Given instruction 1 →
Using the Openshift workshop text, decide whether each statement agrees with it: (a) Workshop participants should start out using the CLI. (b) The text advises talking everyone out of setting up Minishift. (c) Checking the deployment should come before checking the build. For each, answer yes or no and quote the deciding words.
Given instruction 2 →
Reproduce the part of the Openshift workshop text that opens with the words containing "Actually why not" and closes with "usually works well.".

Passage shown →
══════════════════════════════

Today I want to share some hints on ultra-fast bootstrapping developers to use Openshift. Given that adoption in your organisation depends on developers daring and wanting to use Kubernetes/Openshift I believe showing a clear and easy migration path is the way to go.

Teach the Basics by Failing!

Actually why not treating Openshift as a user-friendly self-service? Naively approach it and try stuff. So hold a workshop. Ask people to:
  1. Not use the CLI for now!!! Don't even think about it. Automation comes later!
  2. Login and create a project. That usually works well.
  3. Decide on Docker Image / Source to Image. In the second dialog of the project creation you get presented with those three tabs

    Let them choose their poison.

    Let the image pull fail because they don't find docker images and don't know that they cannot just fetch stuff from docker.com. Explain why this is the case. Show them where to find your preferred base and runtime images in you internal registry which of course is already configured, ready to be used. Show them the base image you suggest.

    Let the template creation fail using an already prepared template. Show were to look up the build error and explain where to find the infamously hidden secrets option everyone needs.

  4. Once the first build fails: explain the logic of applications in Openshift and that they did not only create a project, but also an application. Show the difference of locating builds and deployments. Show how to access logs of both and how to find 'Edit' hidden in the 'Actions' menu.
  5. When the build fails du to SSH connection refused: Explain that (even when using a source secret you already prepared) you need to put the public key in your favourite SCM either globally, per project or per repo for the code pull to work.
  6. When people check the pod first and see it isn't running: Explain again and again the holy trinity of checking stuff:
    1. First check the build
    2. Then check the deployment
    3. Only then check if pods do come up
  7. Finally the pod is green! People will access the deployed application and ask you how? Now is the time to have a short excurse on service and routing. Maybe show an already configured defautl. If some service isn't accessible:
    1. Show how to get the pods TCP endpoint
    2. Show how to attach to a container via the GUI / CLI

Have Docs and Examples Ready

Most important of course is preparation. Do prepare
  1. Walkthrough screenshots
  2. At least one runtime template
  3. At least one base image on your own registry
  4. At least one S2I ready source repository with a hello-world app
  5. Global project settings with
    • a default SSH key for source pulling
    • access configured for your own docker registry
  6. Maybe make an example project visible for all newbies

Things to avoid...

This is of course quite opinionated, but think about it:
  • Talk everyone out of setting up Minishift. You just do not want to support this.
  • Talk everyone out of getting Compose, Swarm, ... to live along side Openshift. You just do not want to support this. And save everyone the time to spend on having both in their development toolchain.

Finally...

Be prepared to iterate this again and again as often as needed.

══════════════════════════════

Rows →
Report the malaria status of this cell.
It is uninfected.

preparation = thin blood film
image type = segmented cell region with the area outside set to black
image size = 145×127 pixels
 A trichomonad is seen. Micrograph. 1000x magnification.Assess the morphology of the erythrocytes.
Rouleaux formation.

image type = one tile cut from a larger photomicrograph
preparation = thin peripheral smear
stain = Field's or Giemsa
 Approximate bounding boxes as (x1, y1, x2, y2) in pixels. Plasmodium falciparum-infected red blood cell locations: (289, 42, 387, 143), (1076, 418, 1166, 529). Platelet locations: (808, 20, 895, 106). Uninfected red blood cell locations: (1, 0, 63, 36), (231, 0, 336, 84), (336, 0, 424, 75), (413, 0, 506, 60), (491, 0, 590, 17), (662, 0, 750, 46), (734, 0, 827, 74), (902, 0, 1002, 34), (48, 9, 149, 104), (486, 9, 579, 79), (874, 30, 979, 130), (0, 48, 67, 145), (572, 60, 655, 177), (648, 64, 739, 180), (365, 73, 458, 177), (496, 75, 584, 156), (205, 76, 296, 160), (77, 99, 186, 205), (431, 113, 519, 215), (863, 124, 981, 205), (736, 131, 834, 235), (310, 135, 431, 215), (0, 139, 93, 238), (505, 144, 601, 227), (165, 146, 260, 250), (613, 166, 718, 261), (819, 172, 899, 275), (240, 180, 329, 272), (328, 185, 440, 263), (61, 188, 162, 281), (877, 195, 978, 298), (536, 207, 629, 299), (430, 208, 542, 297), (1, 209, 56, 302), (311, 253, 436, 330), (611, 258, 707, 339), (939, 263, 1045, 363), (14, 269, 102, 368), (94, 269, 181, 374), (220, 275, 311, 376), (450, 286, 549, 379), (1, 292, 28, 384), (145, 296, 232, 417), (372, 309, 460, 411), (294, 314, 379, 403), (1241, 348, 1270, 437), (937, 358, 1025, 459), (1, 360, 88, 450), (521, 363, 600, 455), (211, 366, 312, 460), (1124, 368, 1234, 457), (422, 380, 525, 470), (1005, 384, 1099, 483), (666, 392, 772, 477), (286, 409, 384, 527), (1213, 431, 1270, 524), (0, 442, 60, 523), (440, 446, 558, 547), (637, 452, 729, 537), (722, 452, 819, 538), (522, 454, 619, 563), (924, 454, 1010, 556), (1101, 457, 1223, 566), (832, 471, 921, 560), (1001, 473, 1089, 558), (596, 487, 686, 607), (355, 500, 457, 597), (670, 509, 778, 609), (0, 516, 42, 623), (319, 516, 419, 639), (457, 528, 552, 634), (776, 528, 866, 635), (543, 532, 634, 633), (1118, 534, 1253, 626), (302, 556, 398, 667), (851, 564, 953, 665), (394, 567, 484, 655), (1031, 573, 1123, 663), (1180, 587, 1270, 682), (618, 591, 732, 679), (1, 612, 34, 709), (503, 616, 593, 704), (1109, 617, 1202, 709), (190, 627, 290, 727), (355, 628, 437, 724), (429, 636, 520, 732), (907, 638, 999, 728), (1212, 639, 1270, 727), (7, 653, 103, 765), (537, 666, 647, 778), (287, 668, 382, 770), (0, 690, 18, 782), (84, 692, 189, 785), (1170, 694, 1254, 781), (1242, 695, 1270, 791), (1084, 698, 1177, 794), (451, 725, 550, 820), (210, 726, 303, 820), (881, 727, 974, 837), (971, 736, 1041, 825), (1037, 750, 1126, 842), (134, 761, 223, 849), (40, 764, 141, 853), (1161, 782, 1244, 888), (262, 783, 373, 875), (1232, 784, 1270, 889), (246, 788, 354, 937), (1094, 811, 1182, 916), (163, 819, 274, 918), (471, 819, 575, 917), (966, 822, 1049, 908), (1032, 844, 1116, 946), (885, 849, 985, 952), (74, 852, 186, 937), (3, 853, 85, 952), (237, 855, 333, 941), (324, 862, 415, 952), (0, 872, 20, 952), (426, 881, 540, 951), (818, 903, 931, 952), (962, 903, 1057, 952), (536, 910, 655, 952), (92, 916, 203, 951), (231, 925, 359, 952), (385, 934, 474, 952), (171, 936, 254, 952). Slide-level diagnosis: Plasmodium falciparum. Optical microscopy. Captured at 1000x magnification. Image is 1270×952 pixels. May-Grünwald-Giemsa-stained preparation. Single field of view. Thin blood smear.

══════════════════════════════

Task response 1 →
(a) No: "Not use the CLI for now!!!"
(b) Yes: "Talk everyone out of setting up Minishift."
(c) No: "First check the build"

Task response 2 →
Actually why not treating Openshift as a user-friendly self-service? Naively approach it and try stuff. So hold a workshop. Ask people to:
  1. Not use the CLI for now!!! Don't even think about it. Automation comes later!
  2. Login and create a project. That usually works well.